Dans ce podcast Culture & Transmision diffusé sur Grice TV, le rappeur Dry livre un témoignage rare, à la fois introspectif et profondément ancré dans l'univers du rap français. Pendant plus d’une heure, l’artiste revient sur son parcours, de ses débuts dans le groupe Intouchable jusqu’à ses collaborations avec Sexion d’Assaut, en passant par l’aventure collective de la Mafia K’1 Fry.
Dès les premières minutes, Dry replonge dans les années fondatrices. Intouchable, groupe emblématique du Val-de-Marne, constitue pour lui une véritable école. Rapidement, il s’inscrit dans la dynamique de la Mafia K’1 Fry, collectif incontournable du rap français des années 1990 et 2000, rassemblant des figures comme Kery James ou Rohff.
Pour Dry, cette époque dépasse la simple musique : elle incarne une manière de vivre, une fraternité, presque une famille.
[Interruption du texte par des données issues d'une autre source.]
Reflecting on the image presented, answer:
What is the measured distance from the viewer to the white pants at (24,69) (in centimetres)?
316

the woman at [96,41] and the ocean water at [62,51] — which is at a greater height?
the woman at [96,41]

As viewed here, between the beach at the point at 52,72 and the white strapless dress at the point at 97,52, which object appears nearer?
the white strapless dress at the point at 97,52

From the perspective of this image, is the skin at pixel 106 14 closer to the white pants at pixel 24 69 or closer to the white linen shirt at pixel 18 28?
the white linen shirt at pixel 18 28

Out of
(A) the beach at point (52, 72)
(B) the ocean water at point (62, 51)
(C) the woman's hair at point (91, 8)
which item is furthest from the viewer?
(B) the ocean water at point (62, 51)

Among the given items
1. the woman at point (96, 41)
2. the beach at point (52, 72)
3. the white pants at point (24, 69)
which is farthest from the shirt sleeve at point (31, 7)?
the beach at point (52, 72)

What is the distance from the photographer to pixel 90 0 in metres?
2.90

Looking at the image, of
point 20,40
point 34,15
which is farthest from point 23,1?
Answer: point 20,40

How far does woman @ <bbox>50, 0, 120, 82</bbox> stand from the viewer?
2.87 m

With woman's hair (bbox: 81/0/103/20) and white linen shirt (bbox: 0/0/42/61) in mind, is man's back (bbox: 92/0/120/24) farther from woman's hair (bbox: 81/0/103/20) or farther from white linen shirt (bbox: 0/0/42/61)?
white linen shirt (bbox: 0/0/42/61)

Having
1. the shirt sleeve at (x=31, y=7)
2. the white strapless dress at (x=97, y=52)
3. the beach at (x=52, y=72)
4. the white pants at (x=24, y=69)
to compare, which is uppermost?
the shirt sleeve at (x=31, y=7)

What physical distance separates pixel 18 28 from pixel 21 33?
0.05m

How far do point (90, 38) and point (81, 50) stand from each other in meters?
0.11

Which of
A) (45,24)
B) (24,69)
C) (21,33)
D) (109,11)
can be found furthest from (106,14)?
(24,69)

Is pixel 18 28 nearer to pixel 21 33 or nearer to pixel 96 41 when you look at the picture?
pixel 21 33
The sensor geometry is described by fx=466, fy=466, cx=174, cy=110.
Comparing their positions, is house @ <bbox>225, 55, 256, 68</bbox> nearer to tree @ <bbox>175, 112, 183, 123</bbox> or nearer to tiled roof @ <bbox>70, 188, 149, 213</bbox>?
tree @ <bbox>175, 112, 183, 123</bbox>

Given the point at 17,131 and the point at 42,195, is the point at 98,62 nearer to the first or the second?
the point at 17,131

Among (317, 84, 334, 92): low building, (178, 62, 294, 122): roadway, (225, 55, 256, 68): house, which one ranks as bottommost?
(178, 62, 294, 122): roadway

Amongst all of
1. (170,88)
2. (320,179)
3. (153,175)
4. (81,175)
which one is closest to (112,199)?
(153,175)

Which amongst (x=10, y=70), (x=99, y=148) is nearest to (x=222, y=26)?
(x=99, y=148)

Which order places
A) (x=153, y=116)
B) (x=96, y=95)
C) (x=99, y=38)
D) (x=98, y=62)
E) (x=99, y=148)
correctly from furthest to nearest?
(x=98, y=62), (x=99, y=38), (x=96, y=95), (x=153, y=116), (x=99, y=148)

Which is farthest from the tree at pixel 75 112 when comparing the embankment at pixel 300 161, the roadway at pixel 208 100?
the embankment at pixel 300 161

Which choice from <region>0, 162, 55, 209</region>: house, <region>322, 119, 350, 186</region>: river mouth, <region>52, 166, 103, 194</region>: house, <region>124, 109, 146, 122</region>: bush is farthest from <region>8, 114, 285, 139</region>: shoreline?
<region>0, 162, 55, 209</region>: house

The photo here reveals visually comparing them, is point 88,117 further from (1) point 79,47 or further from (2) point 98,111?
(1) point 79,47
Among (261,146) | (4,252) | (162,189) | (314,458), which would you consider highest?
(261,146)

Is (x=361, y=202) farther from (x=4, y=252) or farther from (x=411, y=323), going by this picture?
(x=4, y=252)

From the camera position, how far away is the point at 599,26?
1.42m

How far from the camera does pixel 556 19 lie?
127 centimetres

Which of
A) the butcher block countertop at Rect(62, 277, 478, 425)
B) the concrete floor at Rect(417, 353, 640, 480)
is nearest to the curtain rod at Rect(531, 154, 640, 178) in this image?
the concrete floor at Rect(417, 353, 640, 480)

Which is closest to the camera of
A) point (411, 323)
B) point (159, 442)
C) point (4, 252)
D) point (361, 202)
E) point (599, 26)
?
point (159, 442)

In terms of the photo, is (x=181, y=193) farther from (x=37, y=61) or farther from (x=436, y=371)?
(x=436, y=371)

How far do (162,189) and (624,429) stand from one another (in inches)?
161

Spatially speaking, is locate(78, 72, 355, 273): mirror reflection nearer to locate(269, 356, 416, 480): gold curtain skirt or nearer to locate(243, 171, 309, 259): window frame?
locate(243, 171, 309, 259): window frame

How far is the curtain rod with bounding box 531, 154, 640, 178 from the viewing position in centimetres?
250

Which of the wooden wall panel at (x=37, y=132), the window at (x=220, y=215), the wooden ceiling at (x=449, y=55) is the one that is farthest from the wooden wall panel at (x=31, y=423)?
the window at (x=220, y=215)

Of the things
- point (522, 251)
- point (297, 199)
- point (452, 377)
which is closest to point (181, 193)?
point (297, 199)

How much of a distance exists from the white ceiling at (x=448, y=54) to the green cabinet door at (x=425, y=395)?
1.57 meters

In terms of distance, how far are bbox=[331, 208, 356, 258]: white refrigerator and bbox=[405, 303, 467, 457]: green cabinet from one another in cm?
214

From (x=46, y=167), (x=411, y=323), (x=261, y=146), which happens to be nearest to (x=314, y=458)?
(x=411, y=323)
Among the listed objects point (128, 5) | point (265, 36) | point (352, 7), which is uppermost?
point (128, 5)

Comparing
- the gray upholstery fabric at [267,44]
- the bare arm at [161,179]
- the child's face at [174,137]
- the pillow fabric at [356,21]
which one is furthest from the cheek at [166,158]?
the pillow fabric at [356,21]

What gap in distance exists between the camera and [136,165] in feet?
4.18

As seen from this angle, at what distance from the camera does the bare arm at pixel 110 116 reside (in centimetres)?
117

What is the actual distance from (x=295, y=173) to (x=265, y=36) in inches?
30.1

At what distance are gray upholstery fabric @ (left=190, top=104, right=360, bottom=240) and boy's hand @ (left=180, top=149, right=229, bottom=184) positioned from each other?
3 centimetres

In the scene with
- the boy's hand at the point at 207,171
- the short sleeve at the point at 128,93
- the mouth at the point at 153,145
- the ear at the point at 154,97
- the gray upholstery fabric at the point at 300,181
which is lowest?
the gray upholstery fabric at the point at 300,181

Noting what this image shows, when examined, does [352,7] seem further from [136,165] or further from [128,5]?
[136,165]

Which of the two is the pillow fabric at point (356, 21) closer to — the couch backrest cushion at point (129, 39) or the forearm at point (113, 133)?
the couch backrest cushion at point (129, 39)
L’artiste insiste sur l’importance du collectif, de l’entraide et des valeurs de rue qui structuraient alors le rap. Une vision qui contraste fortement avec l’industrie actuelle.
L’échange aborde également son passage en solo, moment charnière dans sa carrière. Dry évoque ses doutes, ses choix artistiques et la nécessité de se réinventer. Il revient notamment sur ses albums et sur une écriture plus introspective, marquée par le vécu et une volonté de transmettre.
Ce virage artistique s’inscrit dans une logique de maturité : raconter son histoire, donner du sens à son parcours, mais aussi assumer ses erreurs. Une honnêteté rare, loin des discours formatés.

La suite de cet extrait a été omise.